Our first glimpse of the Boston skyline from the port. A bit cloudy but it clears up soon enough.
We went on a city tour of historic Boston and Cambridge, and Harvard was our first stop.
Interestingly, we were told that there are 3 lies about this John Harvard statue:
1) He wasn't the founder of the College. It was just named after him for being a generous benefactor who left his extensive library to the school; 2) The date inscribed is wrong; and 3) The fellow above is just a model as they didn't have a photograph of the actual fellow who died in 1638.
More scenes from Harvard University.
I honestly can't remember what was so special about this building except it was really tall and shiny.
There sure were a lot of interesting architecture everywhere you look.
If I'm not mistaken, this was the city hall. (Please do correct me if I'm wrong.)
This was one of the original buildings from back in the 1600s.
It might have been the original city hall if my memory serves me correct.
Of course we heard about the story of Paul Revere!
There was this wonderful memorial in front of the Old North Church (the steeple of which was the highest point in the area and the signal light was seen from this location).
The inside of the church was interesting! There were these box pews that were rented out to families (upkeep and maintenance was the renter's responsibility; we sat in one that a general rented!) and kept the chill away during services in the winter.

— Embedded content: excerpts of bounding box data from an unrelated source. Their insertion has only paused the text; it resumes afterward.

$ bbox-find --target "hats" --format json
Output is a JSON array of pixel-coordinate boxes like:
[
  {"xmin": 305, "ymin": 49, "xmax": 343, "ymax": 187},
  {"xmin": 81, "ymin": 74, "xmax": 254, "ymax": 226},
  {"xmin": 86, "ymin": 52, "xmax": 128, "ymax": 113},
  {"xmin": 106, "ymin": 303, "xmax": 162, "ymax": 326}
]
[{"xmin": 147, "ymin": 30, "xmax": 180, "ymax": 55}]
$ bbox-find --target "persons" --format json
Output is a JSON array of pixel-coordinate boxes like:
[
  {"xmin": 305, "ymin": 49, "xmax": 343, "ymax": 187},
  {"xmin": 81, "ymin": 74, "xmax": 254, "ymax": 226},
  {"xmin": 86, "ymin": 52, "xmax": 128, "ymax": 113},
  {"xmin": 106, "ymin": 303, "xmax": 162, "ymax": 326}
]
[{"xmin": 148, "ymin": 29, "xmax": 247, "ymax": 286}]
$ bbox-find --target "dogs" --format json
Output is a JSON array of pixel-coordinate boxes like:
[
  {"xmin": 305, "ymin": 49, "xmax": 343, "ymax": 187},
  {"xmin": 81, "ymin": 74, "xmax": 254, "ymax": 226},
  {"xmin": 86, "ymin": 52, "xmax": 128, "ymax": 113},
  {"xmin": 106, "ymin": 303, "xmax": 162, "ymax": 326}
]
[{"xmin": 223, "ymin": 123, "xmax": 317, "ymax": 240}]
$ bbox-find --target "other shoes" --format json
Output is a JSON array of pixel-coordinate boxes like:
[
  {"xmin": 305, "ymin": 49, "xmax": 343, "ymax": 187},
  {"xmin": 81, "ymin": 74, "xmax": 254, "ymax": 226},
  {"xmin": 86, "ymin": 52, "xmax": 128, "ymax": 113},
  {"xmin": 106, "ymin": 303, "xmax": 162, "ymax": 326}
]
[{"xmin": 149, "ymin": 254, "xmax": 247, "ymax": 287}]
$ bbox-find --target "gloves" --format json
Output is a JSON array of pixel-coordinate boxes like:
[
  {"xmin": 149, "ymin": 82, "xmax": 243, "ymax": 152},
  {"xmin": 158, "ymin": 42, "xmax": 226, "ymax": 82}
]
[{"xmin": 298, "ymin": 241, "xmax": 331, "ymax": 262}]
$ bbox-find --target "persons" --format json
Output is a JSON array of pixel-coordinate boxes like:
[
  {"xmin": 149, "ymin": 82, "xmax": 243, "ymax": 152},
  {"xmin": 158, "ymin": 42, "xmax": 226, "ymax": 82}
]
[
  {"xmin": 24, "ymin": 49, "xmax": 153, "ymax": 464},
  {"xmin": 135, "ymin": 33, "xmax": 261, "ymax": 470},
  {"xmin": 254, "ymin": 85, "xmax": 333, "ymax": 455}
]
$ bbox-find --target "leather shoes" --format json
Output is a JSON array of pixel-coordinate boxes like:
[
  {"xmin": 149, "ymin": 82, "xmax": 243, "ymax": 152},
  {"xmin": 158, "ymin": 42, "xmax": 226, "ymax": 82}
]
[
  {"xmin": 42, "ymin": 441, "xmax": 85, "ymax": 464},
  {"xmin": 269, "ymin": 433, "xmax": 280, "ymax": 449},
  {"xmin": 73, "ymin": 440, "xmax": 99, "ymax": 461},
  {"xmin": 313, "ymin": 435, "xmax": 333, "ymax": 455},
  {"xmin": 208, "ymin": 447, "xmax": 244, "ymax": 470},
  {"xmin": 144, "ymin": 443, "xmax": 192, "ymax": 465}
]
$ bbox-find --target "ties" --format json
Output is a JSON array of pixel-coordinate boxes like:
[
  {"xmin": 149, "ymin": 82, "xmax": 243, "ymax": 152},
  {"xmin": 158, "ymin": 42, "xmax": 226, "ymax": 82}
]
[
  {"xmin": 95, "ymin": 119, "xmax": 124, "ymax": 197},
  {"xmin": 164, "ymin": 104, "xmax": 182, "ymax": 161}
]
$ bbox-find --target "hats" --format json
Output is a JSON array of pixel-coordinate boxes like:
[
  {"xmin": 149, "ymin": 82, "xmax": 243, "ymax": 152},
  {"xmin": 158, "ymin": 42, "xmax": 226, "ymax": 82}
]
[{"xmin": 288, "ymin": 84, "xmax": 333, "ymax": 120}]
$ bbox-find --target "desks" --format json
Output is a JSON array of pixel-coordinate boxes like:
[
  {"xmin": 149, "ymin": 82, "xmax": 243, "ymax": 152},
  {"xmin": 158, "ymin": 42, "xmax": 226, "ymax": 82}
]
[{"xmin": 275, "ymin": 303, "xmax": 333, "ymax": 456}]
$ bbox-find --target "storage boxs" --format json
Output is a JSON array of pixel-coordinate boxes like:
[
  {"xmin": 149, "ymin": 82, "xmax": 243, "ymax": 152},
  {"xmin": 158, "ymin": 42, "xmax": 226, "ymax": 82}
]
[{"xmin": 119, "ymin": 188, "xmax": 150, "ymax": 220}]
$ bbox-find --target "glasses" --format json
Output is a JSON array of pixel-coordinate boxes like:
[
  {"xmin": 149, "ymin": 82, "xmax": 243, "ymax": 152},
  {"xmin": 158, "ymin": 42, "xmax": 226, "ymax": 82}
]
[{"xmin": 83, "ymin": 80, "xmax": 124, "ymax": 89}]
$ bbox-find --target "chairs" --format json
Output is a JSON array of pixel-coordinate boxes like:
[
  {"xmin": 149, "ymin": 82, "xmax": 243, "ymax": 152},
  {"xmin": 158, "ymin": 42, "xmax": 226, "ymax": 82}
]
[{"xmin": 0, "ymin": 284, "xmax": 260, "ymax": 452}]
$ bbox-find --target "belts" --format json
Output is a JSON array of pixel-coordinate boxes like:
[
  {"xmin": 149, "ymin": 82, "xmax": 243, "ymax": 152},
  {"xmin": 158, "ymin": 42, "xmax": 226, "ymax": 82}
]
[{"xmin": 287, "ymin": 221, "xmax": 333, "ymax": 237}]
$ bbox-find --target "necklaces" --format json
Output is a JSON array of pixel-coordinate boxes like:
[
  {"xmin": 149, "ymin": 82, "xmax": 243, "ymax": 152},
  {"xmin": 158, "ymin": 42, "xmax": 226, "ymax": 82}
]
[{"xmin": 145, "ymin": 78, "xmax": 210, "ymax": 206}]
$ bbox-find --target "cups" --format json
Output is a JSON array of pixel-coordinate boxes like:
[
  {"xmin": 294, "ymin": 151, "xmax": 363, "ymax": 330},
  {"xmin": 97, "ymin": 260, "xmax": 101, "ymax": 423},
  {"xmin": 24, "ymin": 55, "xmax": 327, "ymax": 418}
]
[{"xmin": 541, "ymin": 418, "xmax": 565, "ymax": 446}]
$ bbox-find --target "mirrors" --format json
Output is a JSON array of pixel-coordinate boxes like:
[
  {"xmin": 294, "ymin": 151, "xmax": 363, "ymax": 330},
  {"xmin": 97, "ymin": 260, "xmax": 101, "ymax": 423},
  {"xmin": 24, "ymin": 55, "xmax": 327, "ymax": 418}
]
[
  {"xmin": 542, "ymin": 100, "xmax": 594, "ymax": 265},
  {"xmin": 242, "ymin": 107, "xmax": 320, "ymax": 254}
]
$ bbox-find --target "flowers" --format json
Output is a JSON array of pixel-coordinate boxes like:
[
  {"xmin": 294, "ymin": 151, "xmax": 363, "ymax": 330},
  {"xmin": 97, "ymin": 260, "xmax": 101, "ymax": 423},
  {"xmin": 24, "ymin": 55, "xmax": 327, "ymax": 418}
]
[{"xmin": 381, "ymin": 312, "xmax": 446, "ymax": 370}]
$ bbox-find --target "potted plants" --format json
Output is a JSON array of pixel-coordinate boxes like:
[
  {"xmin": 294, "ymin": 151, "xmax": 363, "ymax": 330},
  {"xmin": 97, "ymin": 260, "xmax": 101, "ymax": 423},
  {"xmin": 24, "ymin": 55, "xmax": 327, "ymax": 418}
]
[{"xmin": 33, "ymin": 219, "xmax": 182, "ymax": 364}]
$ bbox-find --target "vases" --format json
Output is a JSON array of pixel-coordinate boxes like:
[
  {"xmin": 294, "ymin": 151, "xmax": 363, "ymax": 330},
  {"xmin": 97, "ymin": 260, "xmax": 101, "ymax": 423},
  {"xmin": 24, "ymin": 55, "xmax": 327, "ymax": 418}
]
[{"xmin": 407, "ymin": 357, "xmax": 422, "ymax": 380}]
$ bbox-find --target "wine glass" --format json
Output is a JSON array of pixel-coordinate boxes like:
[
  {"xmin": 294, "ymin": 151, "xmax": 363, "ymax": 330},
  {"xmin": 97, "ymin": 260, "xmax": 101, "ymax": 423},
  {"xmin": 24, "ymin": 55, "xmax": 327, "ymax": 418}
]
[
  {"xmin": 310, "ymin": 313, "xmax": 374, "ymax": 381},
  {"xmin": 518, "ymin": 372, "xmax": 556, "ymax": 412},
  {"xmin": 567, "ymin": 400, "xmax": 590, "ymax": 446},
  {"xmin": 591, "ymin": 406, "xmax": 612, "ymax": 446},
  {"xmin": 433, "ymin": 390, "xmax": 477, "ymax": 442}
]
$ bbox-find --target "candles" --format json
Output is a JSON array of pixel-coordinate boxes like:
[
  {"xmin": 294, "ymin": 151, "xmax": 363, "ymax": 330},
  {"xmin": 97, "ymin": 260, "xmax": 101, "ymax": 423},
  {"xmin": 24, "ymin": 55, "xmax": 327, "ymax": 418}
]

The box kept the cold out and coal braziers inside were lit to provide warmth.
After the Old North Church stop, we ended up at a cemetery...
This was one of the oldest tombstones we saw: 1693!
Some were heartbreaking; we saw a headstone that was for 4 brothers, all of whom were really only babies with the oldest 19 months old only.
The Freedom Trail Marker.
The USS Constitution: the world's oldest commissioned naval vessel still afloat and most famously remembered in the War of 1812 against Great Britain.
After the tour, we spent the rest of the afternoon in and around the Quincy Market area.
A replica of the Cheers bar from the show!
The actual bar used as the backdrop to the show is located elsewhere in Boston (we passed it on our way around the tour but didn't have time to stop).
Fresh boiled lobster and Boston clam chowder to cap an awesome day in Boston!
The other days were cruising days spent on the ship. I really can't recommend the cruising experience enough: it was a lot of relaxation and pampering; there were tons of activities both on board and on shore where you can opt for a jam-packed vacation or one that's more leisurely. There was food available at all times, and the quality of which is a lot like eating out for all of your meals. The crew were all friendly and helpful, with the atmosphere fostering the budding friendships you're bound to make on the trip. We've even met travelers who were cruising by themselves, including a fellow Canadian from Quebec who had such a blast despite being there alone. I now totally understand the existence of serial cruisers. Heck, when I retire, I'd love to do just that. Then again, why wait that long? ;)
Hammie wonders: Have you ever been on a cruise? Which sort of vacation would you prefer more: a cruise or an all-inclusive beach getaway?